Near-Miss That Fails Candle Three
Consider an artifact whose function is unknown but whose form strongly invites convergence. Even if it feels like a “perfect” Candle Three candidate, it fails the Candle Three constraint profile if a definitive explanation would simply improve its intelligibility. In that case, what disappears under explanation is only its status as an anomaly to us, not any constitutive property of the phenomenon itself. This is ordinary underdetermination: the “open question” persists because evidence is missing, not because resolution is structurally subtractive.
4–7. Epistemic Foreclosure, Subtraction, Relief, Scaffolding
Epistemic foreclosure constitutes an ethical harm independent of outcomes because it destroys a value that exists only during an interval, not at an endpoint. The framework adopts a subtractive model: action collapses possibility space; ethical responsibility includes responsibility for what can no longer occur. Relief experienced by the intervening agent is not evidence of correctness. When termination is not justified, responsibility shifts to scaffolding: stabilizing conditions, constraining without resolving, and preserving authorship.

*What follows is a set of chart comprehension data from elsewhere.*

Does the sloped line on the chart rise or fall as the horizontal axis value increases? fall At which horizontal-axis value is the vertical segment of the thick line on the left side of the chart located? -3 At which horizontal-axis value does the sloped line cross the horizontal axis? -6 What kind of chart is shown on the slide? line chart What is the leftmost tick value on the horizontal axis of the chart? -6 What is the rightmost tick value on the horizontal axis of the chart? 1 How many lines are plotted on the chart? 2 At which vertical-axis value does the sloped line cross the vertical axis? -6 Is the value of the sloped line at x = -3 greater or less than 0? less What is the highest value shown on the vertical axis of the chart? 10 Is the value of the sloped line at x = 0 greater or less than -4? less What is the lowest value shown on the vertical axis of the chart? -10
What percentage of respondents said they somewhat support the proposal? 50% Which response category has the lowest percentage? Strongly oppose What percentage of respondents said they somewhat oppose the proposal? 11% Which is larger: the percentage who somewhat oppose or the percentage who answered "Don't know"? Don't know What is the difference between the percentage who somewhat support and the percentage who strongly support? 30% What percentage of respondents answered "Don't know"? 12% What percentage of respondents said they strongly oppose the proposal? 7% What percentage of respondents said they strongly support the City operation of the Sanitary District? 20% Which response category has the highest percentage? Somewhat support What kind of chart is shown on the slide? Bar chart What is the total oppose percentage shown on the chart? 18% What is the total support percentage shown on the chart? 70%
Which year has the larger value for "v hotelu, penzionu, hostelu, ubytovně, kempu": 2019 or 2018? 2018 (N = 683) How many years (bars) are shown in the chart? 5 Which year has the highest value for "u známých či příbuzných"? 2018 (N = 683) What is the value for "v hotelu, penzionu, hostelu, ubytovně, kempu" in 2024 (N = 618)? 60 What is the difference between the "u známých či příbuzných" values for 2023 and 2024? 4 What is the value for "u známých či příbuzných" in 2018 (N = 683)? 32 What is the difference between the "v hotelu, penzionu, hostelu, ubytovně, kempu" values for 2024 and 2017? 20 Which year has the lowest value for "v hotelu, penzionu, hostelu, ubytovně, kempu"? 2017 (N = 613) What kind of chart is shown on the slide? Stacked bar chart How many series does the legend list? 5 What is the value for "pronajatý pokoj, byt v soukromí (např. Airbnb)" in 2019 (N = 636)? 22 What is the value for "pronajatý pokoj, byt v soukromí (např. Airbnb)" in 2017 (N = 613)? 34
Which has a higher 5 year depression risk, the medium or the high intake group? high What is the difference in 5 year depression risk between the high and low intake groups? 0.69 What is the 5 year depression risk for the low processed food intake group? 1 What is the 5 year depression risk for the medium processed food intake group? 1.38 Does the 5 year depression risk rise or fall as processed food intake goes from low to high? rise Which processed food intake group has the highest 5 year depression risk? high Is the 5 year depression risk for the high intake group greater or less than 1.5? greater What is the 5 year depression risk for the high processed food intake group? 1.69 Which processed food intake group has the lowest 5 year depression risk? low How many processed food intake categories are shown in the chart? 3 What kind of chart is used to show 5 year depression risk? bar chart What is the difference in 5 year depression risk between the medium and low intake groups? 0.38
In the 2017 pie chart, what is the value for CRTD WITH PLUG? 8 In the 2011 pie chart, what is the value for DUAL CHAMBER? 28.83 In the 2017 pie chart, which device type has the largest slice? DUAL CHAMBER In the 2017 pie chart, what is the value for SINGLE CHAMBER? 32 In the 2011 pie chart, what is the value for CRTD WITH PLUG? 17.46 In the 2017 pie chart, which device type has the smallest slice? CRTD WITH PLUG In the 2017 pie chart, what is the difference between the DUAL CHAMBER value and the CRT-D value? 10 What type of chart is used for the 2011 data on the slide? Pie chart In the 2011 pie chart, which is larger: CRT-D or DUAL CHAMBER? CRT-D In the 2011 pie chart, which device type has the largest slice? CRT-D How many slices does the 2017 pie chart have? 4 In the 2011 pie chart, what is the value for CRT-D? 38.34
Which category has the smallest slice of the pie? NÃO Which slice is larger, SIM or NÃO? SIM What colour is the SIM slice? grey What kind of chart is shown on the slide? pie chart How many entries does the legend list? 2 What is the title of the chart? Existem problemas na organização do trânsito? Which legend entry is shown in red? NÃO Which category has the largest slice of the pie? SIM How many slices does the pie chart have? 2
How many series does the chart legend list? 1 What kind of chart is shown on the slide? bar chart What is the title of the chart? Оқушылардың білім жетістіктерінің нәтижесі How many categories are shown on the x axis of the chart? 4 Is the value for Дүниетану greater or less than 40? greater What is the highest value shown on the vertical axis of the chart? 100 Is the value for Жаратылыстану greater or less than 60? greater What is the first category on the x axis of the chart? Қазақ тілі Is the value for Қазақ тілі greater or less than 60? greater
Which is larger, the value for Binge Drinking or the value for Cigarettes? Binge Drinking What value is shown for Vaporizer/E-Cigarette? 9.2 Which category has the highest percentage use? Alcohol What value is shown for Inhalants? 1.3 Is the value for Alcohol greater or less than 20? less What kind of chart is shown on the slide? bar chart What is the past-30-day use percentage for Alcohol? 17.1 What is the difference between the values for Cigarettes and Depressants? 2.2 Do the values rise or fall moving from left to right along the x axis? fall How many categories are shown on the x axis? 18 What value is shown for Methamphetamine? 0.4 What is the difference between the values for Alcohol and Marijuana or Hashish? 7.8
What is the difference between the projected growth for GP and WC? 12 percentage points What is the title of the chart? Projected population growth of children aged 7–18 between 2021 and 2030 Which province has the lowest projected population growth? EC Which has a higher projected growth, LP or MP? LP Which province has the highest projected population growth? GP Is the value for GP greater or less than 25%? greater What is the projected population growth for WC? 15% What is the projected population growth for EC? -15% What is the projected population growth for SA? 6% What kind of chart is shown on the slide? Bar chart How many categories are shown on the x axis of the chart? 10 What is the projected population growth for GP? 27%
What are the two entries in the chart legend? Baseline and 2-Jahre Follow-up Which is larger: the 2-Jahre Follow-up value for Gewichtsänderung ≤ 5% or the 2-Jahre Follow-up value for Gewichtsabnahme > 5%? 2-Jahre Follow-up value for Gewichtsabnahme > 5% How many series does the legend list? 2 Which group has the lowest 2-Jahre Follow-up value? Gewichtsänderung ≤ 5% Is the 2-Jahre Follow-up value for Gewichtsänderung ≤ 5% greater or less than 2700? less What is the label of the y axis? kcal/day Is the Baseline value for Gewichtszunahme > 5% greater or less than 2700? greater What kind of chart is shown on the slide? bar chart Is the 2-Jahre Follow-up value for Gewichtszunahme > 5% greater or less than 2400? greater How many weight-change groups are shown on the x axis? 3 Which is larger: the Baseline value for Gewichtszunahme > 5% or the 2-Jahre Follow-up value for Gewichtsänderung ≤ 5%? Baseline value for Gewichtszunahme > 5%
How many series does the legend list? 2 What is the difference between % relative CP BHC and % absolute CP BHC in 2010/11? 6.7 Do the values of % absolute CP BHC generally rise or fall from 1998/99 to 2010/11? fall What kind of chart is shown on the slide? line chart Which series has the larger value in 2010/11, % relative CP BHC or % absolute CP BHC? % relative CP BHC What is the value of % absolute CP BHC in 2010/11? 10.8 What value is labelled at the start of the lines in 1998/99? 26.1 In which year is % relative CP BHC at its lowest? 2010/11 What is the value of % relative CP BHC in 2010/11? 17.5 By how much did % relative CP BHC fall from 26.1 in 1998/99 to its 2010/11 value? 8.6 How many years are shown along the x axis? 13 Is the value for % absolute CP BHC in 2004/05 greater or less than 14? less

8. The Roman Dodecahedron as Boundary Object
The constraint profile associated with persistent non-resolution is specified independently of any artifact. The Roman dodecahedron is introduced only after this profile is defined and is tested against it rather than used to generate it. It is non-operational, non-instructional, non-representational, devoid of recoverable insider standpoint, and archaeologically stable in ambiguity. Explanation would not complete it. It would end it.
9. Candle Three Singularity
Persistent non-resolution is a limit condition, not a family or spectrum. Under the current evidentiary record, only one durable material artifact satisfies the full constraint set. The framework does not require that there be only one in principle; it requires only that any proposed candidate survive the full constraint set without collapsing under the Question of Action.
10–11. Failure Modes and Falsifiability
The framework detects failure modes at three levels: perceptual failures (asymmetry blindness), motivational distortions (comfort laundering), and strategic abuses (weaponized delay). It makes a hard prediction: if the Roman dodecahedron were operational in any standardized way, persistent non-resolution would not hold. Specific findings that would collapse its status are enumerated as disconfirming conditions.
12. Stopping Rule
Inquiry must stop when further specificity requires invention rather than constraint tightening. Explanations that resolve too cleanly under constraint are wrong. Insight must increase responsibility, not relieve it.
When I intervene with understanding, am I completing a process — or ending it?
The Question of Action does not need to win arguments. It only needs to survive action.